The statutory procedures will be repealed under the Employment Act 2008, which is due to come into force on 6 April 2009. Thereafter an employee will no longer have to raise a grievance before commencing a Tribunal claim. Automatic unfair dismissal awards and an uplift in damages of up to 50% will no longer be available where an employer has not followed the current statutory procedure. However, the potential increase in an award where the employer has failed to provide a statement of employment particulars as required by Section 1 ERA remains in force.

Transitional provisions will mean that the statutory procedures will continue to apply to events which occurred before 6 April 2009. For the statutory disciplinary or dismissal procedure, the ‘trigger’ event will usually be the step 1 letter.
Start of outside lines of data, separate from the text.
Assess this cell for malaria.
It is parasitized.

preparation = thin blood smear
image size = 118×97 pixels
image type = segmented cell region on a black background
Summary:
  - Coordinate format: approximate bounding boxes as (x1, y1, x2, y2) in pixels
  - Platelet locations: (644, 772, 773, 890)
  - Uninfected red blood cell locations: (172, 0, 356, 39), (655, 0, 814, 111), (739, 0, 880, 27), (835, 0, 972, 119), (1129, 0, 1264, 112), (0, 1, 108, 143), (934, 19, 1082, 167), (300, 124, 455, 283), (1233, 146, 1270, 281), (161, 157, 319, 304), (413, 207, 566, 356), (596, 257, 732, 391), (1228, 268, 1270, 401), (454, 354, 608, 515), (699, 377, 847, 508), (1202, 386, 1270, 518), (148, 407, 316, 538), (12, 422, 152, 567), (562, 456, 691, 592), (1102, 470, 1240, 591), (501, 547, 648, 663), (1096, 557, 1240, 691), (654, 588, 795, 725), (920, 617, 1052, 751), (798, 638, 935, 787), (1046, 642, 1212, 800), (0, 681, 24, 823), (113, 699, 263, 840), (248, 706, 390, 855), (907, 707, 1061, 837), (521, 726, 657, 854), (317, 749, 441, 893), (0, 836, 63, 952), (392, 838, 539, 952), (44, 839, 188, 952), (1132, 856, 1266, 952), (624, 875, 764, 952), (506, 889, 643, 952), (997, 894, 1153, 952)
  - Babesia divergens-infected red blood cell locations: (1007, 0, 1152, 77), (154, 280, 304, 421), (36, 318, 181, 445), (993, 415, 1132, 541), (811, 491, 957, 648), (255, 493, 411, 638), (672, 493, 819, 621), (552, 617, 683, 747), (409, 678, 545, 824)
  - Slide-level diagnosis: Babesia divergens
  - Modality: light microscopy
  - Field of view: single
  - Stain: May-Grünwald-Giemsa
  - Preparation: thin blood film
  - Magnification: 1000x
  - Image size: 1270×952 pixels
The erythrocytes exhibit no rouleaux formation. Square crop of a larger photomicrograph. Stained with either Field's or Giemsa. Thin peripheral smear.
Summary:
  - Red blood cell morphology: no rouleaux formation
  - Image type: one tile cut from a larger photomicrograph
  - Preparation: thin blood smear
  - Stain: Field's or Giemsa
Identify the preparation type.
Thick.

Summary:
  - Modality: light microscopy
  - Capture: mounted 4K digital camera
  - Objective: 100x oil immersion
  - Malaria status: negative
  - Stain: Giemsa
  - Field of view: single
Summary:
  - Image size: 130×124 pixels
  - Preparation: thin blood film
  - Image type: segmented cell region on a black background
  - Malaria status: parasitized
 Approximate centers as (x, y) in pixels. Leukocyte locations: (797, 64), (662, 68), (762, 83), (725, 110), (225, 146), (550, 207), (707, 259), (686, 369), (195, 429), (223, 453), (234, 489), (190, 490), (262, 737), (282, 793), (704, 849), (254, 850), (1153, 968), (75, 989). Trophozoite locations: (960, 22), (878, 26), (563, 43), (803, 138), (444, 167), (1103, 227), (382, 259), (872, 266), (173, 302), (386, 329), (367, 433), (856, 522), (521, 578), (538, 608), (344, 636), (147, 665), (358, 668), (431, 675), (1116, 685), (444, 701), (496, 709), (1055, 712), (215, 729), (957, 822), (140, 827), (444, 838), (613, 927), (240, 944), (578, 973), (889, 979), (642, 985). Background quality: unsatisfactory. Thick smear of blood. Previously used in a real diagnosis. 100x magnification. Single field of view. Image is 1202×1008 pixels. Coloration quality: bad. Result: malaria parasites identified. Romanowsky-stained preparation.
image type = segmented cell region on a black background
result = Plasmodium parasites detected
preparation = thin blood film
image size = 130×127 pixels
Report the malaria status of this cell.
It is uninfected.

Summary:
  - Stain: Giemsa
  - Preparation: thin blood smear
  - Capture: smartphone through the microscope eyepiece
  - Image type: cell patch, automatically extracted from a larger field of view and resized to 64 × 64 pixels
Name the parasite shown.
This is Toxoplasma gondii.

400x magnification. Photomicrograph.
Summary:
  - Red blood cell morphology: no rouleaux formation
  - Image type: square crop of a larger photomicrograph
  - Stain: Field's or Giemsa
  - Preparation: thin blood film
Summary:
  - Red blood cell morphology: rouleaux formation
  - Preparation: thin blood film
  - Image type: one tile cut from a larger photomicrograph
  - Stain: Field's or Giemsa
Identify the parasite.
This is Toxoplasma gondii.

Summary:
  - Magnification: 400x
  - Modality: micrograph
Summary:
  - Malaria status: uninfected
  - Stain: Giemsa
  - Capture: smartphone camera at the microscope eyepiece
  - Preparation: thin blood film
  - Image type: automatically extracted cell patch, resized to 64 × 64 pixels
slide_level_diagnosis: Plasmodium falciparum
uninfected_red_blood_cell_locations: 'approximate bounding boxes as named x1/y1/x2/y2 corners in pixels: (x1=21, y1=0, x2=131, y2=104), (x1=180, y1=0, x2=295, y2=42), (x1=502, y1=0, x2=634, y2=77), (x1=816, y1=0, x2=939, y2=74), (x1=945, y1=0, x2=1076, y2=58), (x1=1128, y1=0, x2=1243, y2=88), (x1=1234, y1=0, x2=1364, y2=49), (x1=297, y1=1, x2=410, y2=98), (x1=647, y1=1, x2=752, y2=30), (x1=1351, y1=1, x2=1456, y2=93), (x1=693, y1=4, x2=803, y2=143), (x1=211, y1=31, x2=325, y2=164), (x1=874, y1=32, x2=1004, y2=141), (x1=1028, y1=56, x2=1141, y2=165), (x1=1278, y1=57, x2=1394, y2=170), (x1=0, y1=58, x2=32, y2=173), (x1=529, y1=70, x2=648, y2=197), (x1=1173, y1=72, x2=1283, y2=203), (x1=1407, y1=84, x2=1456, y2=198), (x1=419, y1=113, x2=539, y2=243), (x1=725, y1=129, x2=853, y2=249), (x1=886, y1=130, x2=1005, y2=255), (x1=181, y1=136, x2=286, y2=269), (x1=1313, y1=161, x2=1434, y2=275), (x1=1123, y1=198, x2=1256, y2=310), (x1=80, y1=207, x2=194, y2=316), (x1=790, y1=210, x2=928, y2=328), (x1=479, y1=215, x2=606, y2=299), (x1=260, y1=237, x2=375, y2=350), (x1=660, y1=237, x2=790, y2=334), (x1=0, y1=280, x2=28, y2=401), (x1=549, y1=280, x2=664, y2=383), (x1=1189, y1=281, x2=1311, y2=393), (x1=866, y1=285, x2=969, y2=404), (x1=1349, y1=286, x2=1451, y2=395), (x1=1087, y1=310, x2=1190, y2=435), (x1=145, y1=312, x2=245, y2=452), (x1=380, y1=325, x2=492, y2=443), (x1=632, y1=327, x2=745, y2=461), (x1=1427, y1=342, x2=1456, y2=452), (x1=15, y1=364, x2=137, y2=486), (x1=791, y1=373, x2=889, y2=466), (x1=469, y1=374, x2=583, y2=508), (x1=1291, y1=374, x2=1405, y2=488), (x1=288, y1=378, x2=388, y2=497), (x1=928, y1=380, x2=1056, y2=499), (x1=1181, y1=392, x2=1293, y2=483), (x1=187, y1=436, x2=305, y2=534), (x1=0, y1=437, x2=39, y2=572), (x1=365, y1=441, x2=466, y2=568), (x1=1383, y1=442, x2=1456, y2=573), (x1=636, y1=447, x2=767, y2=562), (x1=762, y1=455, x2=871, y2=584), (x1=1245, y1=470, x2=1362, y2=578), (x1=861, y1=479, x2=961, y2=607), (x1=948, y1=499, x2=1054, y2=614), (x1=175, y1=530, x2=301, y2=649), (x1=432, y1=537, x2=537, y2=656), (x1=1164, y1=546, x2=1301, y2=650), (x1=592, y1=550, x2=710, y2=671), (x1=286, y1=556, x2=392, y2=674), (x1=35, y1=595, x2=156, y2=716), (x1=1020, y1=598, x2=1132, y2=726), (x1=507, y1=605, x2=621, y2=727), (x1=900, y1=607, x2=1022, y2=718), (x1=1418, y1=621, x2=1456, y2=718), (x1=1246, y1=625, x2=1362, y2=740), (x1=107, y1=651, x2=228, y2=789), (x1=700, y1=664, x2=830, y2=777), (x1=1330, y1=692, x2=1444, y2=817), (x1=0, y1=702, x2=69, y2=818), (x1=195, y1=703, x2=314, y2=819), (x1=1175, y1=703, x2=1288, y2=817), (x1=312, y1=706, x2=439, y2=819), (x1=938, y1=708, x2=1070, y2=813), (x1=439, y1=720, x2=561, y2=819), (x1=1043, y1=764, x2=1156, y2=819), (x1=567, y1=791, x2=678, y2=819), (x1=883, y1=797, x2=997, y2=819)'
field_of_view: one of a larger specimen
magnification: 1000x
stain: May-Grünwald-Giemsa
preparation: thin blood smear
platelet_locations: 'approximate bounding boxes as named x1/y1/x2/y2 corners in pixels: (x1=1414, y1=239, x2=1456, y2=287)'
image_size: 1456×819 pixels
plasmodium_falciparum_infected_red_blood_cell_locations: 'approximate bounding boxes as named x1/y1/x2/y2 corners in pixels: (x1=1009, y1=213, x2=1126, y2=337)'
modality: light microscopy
The statutory grievance procedure will continue to apply where the event to which the grievance relates occurred before 6 April 2009.

Claims brought on or after 6 April 2009 will be subject to the ACAS revised Code of Practice. The revised Code has been approved by the Department for Business, Enterprise and Regulatory Reform (BERR) and will be considered for approval by Parliament soon. Although the Code is not legally binding, adherence to it may be taken into account by a Tribunal and they will have discretion to adjust awards by up to 25% where an employer unreasonably fails to follow the Code.

Employers should note that the Code will not apply to the renewal of fixed-term contracts, or to redundancy dismissals.

Effect on employers

The new legislation will substantially simplify matters for both employers and employees, as the focus will be on the substantive and the procedural issues relating to grievances and dismissals.

Internal disciplinary and grievance policies may require revision in light of the provisions of the new ACAS Code.

However, employers should be aware that the transitional provisions will apply to some disputes for some time to come.